Ronald Ridenhour


Ronald Lee Ridenhour, was a young GI who served in the 11th Infantry Brigade during the Vietnam War, and played a central role in spurring the investigation of the My Lai Massacre.

Life

Ridenhour was born in Oakland, California, and was raised in Phoenix, Arizona.
A helicopter gunner, Ridenhour heard of the massacre from friends while serving in Vietnam. While still on active duty, he gathered eyewitness and participant accounts from other soldiers. On his return to the United States, he wrote a letter detailing the evidence, which he sent to President Richard Nixon, five senior officials at the State Department and the Pentagon, and 24 members of Congress, spurring a probe that led to several indictments against those involved, and the conviction of William Calley.
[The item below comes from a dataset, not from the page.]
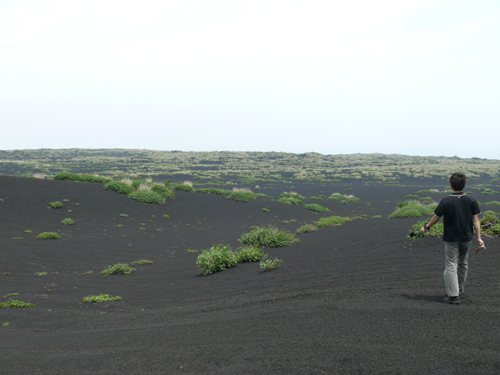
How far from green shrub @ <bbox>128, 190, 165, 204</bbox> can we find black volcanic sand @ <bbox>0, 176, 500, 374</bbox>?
10.4 meters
His own account of learning about the massacre can be found in the article, "Jesus Was a Gook," published in Nobody Gets Off the Bus: The Viet Nam Generation Big Book.
Ridenhour, a 1972 graduate of Claremont Men's College, went on to become an investigative journalist, winning a George Polk Award in 1987 for his expose of a tax scandal in New Orleans, based on a year-long investigation. He earned the 1988 Gerald Loeb Award for Commentary.
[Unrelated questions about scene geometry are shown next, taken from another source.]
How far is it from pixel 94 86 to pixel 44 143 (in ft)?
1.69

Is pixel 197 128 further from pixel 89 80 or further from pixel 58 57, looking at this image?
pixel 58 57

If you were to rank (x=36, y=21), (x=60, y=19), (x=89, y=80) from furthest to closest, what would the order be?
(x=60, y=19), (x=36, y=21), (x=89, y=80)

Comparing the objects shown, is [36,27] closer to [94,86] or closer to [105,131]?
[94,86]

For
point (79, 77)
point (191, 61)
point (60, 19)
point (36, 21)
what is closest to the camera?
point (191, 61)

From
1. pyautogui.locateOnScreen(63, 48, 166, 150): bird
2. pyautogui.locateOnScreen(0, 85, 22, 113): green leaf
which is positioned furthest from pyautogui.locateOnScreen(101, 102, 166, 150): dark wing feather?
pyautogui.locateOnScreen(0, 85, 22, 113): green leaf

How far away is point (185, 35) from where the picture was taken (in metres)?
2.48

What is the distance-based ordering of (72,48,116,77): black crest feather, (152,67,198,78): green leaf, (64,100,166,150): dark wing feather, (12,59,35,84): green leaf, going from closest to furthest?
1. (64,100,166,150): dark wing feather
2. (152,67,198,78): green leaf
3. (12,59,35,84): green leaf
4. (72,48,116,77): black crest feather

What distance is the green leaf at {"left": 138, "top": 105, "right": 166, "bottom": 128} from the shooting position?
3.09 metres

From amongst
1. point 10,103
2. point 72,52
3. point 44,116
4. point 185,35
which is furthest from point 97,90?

He died of a heart attack in 1998, aged 52, while playing handball in Metairie, Louisiana. The Ridenhour Prizes, which "recognize those who persevere in acts of truth-telling that protect the public interest, promote social justice or illuminate a more just vision of society", are named for him.
According to Jonathan Glover's book Humanity: A Moral History of the Twentieth Century, Ridenhour took part in the Princeton version of the Milgram experiment. Subsequent investigations, however, showed that the Ron Ridenhour who took part in the Milgram experiment and the Ron Ridenhour who helped break the story of the My Lai Massacre were two different persons.